Congress Parkway to be renamed for Ida B. Wells

Ida Wells Barnett (1862-1931), 1890s. Photo by R. Gates/Hulton Archive/Getty Images

CHICAGO — The Chicago City Council on Wednesday overwhelmingly approved a plan to rename a portion of Congress Parkway after civil rights icon Ida B. Wells.

The groundbreaking African-American journalist and anti-lynching advocate will now have her moniker attached to a stretch of highway that runs from Grant Park to the Jane Byrne Interchange. It's the first downtown street named for a woman of color.

The move will require mailing addresses along that route to change.

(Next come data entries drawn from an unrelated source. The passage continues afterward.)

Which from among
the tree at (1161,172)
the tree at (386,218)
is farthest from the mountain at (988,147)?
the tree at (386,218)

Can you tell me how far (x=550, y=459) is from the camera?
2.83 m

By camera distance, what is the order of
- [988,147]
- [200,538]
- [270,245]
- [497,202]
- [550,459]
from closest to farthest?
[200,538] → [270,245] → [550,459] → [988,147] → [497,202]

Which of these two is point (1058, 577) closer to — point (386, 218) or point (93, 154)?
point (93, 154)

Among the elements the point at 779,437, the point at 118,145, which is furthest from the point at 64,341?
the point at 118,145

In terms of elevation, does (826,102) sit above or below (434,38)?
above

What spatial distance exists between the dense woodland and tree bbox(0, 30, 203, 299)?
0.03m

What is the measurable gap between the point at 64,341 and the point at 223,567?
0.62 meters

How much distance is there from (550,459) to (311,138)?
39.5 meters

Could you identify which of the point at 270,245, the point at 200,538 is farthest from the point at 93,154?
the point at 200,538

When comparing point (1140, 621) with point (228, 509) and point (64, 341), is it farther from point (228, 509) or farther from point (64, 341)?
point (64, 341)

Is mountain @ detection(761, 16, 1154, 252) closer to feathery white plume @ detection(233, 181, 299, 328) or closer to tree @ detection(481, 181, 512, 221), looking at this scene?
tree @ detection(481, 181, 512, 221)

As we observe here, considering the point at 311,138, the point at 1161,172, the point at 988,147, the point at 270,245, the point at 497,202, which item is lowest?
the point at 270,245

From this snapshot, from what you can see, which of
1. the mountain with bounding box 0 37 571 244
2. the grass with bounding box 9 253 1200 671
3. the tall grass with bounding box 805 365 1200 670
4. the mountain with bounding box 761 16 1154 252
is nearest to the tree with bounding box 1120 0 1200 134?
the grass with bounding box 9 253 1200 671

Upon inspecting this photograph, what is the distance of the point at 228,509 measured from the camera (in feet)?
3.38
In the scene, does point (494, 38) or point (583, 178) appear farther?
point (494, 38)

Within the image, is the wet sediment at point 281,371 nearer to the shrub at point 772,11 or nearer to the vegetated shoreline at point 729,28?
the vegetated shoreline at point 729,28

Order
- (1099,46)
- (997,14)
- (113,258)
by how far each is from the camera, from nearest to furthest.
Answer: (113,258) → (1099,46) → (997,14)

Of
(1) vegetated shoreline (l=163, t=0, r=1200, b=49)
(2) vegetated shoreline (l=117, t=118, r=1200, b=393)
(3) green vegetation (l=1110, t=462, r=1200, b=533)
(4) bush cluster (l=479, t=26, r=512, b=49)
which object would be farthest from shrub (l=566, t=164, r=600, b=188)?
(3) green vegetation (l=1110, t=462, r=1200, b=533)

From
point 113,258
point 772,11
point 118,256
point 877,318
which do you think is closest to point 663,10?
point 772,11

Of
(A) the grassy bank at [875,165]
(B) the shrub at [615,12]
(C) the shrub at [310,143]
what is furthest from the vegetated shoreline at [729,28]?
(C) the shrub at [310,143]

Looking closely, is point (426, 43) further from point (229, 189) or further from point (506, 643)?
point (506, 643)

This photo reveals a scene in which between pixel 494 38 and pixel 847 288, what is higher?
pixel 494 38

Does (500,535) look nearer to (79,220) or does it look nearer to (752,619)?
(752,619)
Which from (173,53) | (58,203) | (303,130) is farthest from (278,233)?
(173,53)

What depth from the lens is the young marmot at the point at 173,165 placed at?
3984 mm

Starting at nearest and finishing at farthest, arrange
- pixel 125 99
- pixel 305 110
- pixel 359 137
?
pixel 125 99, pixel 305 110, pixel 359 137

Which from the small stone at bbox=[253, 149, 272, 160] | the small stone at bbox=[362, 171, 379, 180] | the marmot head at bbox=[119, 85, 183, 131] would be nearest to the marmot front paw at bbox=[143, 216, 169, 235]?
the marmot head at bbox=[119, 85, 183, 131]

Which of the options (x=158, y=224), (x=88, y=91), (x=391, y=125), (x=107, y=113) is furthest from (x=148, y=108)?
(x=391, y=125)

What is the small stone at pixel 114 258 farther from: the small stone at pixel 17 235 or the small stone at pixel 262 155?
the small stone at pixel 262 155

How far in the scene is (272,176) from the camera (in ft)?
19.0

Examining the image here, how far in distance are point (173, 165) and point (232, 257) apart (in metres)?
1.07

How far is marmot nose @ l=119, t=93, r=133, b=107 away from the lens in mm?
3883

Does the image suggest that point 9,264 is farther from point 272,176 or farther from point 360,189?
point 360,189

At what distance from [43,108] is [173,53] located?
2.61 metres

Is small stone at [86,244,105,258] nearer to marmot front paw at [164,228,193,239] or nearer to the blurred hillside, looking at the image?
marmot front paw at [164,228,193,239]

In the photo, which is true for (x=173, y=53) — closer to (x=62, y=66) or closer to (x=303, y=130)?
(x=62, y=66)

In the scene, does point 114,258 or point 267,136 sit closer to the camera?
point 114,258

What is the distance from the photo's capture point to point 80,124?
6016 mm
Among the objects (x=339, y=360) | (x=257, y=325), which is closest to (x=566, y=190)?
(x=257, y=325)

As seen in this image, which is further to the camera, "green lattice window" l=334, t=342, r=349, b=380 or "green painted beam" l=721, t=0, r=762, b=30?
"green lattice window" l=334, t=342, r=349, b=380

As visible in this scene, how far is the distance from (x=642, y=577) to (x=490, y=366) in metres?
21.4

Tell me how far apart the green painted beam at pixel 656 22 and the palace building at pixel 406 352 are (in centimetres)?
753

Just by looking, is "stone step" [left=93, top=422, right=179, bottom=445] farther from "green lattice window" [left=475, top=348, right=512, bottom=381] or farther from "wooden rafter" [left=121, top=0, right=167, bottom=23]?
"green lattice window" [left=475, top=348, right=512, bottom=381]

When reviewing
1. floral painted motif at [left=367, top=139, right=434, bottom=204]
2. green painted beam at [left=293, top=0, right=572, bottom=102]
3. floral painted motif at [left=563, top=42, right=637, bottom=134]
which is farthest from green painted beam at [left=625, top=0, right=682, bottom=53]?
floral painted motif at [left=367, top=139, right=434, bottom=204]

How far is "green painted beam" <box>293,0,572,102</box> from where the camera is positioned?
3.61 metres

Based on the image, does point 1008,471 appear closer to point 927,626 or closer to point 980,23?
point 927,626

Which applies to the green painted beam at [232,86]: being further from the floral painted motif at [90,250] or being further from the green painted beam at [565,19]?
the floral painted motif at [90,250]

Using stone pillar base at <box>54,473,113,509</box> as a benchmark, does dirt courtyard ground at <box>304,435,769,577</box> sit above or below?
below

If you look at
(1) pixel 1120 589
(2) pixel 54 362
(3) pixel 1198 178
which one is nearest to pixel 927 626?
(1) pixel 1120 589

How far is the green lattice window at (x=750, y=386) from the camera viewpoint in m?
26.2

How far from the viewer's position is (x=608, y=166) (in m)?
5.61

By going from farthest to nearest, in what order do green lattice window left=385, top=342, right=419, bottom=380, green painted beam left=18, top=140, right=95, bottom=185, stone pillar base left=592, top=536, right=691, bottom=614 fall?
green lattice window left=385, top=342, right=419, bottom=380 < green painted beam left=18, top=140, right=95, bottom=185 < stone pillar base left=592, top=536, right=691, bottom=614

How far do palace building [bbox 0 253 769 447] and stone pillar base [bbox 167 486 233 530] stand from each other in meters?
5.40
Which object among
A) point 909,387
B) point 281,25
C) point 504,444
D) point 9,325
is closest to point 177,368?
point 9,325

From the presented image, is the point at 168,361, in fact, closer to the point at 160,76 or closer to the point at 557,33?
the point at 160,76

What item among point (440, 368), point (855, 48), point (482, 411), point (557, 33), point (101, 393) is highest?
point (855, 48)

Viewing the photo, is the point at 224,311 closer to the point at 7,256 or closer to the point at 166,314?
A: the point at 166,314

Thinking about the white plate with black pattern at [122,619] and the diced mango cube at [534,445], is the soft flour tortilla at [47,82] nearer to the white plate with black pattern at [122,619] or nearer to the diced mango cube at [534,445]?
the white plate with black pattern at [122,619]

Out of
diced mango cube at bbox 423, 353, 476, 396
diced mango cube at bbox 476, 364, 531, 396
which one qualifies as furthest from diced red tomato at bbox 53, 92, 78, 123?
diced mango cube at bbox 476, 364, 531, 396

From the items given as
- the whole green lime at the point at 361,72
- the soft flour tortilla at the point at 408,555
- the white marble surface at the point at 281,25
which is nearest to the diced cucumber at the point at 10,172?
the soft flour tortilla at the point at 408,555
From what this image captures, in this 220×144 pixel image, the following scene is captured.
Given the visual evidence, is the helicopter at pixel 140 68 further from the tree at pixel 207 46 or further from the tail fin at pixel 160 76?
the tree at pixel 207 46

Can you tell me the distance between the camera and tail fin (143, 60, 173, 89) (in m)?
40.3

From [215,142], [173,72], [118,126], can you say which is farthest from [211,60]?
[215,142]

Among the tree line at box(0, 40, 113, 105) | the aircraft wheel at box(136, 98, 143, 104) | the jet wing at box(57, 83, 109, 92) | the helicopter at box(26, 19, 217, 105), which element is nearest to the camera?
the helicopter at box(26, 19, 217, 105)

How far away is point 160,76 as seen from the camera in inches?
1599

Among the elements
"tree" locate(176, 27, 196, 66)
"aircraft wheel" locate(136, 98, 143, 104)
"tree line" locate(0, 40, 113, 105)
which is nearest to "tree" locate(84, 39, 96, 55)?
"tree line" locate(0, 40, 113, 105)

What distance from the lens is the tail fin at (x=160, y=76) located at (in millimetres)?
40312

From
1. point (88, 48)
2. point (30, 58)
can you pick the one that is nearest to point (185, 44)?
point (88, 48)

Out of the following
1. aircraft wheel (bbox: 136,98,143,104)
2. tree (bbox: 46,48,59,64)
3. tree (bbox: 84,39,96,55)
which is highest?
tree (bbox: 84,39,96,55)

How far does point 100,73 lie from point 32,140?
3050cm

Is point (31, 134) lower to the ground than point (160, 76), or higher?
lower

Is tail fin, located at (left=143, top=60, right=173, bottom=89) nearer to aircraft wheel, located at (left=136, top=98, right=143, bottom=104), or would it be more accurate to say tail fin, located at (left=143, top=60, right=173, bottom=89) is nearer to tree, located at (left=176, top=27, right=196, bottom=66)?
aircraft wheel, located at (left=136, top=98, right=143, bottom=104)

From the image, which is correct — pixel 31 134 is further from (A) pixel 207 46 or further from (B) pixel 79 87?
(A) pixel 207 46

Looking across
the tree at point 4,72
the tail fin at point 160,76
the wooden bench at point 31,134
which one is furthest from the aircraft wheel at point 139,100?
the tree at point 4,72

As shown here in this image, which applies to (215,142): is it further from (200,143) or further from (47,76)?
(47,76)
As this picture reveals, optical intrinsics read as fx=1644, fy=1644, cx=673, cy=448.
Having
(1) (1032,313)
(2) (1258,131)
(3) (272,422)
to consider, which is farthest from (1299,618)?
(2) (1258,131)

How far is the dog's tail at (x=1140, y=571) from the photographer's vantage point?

Wells-Barnett, who died at age 69 in 1931, crusaded against the lynching of black men, pushed for women's right to vote and started organizations designed to help African-Americans gain economic and political power.

Interest in Wells' accomplishments has increased in recent years.

Backers of a Chicago monument honoring Wells recently announced enough money has been raised and pledged to build the structure.

The granite and bronze monument will be designed by sculptor Richard Hunt. Wells' great granddaughter, Michelle Duster, says the goal is to have the monument installed next year.

An initial plan to rename Balbo Drive after Wells fell through earlier this year after lawmakers faced opposition from Italian-American groups.